Too busy to exercise? Embrace the chaos of work and family to get fit

Between family and work, finding time to work out can be difficult, but making sure that both you and your kids move every day doesn't have to be. Include them in activities such as housework and gardening, and yes, when you are actually doing an exercise routine, too.
Joe Fudge | MCT
Between family and work, finding time to work out can be difficult, but making sure that both you and your kids move every day doesn't have to be. Include them in activities such as housework and gardening, and yes, when you are actually doing an exercise routine, too.
By Shelby Sheehan-Bernard, McClatchy-Tribune
Posted March 22, 2012, at 9:14 a.m.

You mean to start exercising. Really. But then the inevitable occurs: your boss moves up that already impossible deadline, your daughter gets the flu or you begin to feel the rumblings of a crippling migraine. It often seems that life does everything possible to throw our best health-conscious intentions off track.

The trick, says exercise physiologist and ACE personal trainer and spokesperson Alice Burron, is to embrace the chaos.

Even as a fitness professional, Burron, a mother of four, finds herself constantly juggling her family’s needs with her desire to stay active. “I’m always inundated with last-minute family requests, what I refer to as ‘the Mothership calling me again,’ and have to strategically place my exercise throughout the day.”

Although she makes her living staying fit, she’s often desk-bound when writing or doing administrative tasks for her business, 2BFit. Her office solution? Constant reminders to keep moving. “My office is hilarious,” she says. “There’s a hula hoop in the corner, an iPod player for zumba practice _ even a mini trampoline.”

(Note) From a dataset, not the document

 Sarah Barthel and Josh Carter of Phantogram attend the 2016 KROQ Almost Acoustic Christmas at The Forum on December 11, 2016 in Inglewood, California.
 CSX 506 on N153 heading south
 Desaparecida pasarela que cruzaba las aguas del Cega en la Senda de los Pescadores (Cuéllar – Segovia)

This doesn’t mean she’s carrying a full weight set with her everywhere, but she does embrace a range of fitness gear to track what she calls her “out of chair” time. She suggests using a pedometer to keep track of the distance you walk, noting some of the newer gadgets automatically upload the stats to your computer. “Seeing how small, frequent amounts of activity add up can motivate you to continue moving,” she says. It’s also a reminder to give yourself some credit in this increasingly sedentary world.

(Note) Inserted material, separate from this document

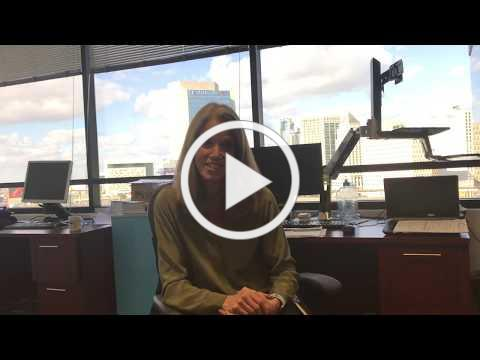 Jane Gilbert, Chief Resilience Officer, City of Miami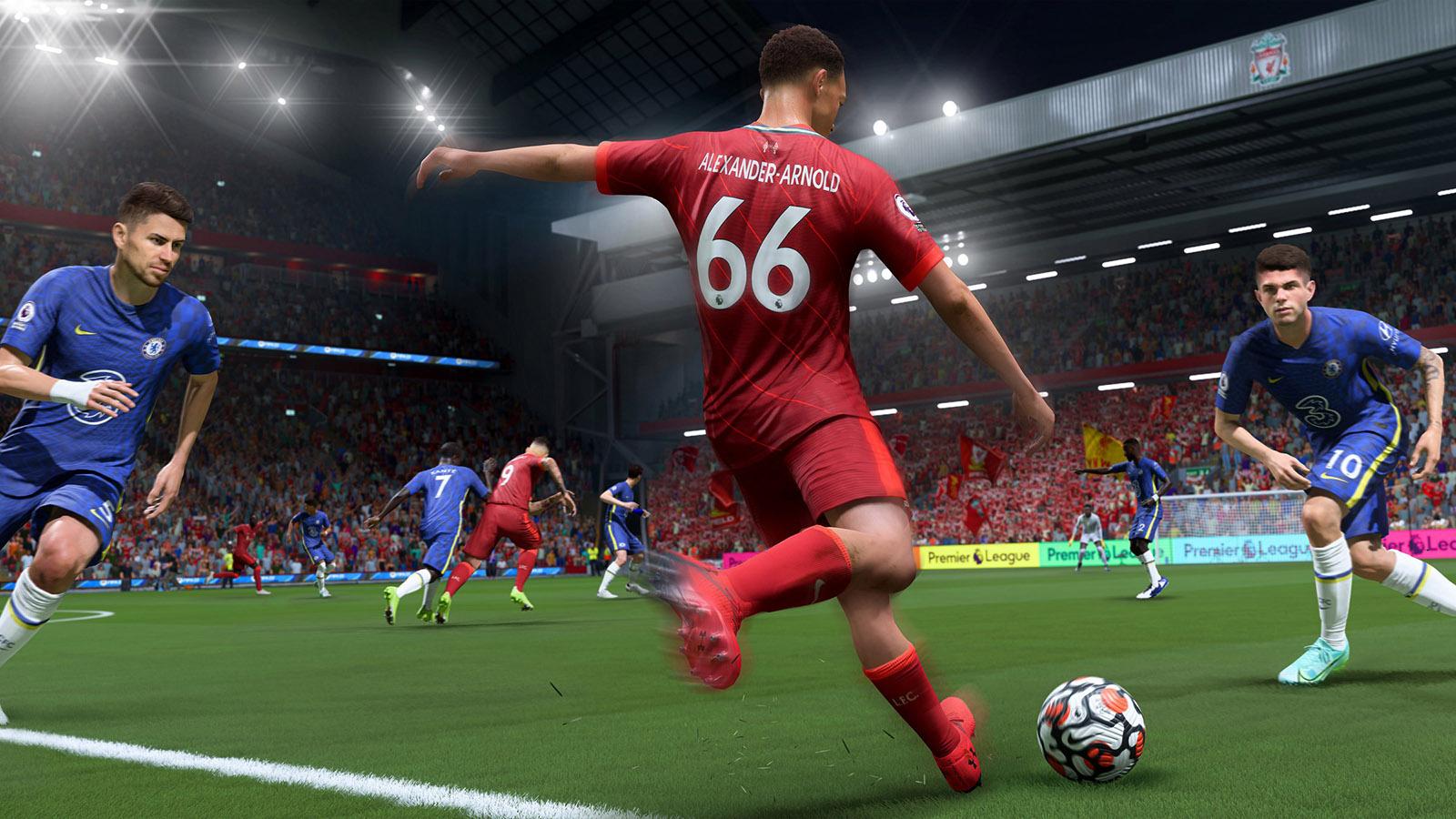 FIFA 22 Through Ball Pass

Even just standing or sitting with good posture is a start. “Standing takes work. It engages all of the muscles in the spine,” Barron says. The key is to engage your core and be aware of posture, which burns calories since the muscles are firing all the time. For individuals who sit most of the day, Burron suggests trying a stability ball as a desk chair or even a standing desk. Just remember to give your body time to transition. Start with a few minutes a day and ease into it. If giving up your desk chair isn’t an option, consider setting a timer for yourself each hour and performing some small exercise such as one-legged pickups or swimmer kicks.

Fredina Usher-Weems, lifestyle fitness program manager at the Cleveland Clinic’s Wellness Institute, clarifies that you can’t achieve optimal health just by standing for a few minutes a day; you have to perform activities that raise your heart rate. “There has to be some intensity,” she says. “But we want to focus on incremental improvement: Look at where you’re at, accept that, and be thankful for the small changes you can make.”

So if you’re currently more familiar with the couch than a treadmill, consider a lower-impact exercise like walking to give yourself time to adjust. “Low-impact exercises aren’t just for senior citizens. There’s pilates, and what I call the ‘green gym’: gardening,” Usher-Weems adds. Even heavy cleaning can burn calories. She suggests pumping up the music to energize yourself and exaggerating your movements to get a bigger burn.

For parents with young children, finding time to exercise can be especially difficult. Usher-Weems suggests integrating the family into your workouts. Ever tried a relay game in the morning? Or perhaps a game of musical chairs? “There’s so many activities you can do as a family; you have to be a little creative,” she says.

Burron considers such activities essential to her fitness regime, allowing her to have quality family time while staying fit. “There’s this unique bonding experience that happens when you exercise with your kids,” she says. “It’s also a good solution for busy parents who wish they could spend more time with their children.” She uses a variety of activities to keep her kids engaged, everything from building an impromptu obstacle course in the house to running a low-stakes outdoor race.

For Burron, sticking with a routine is all about finding what’s fun and convenient, which shows that the secret to staying fit might be easier than you think. (Fancy gym memberships and personal trainers not required.)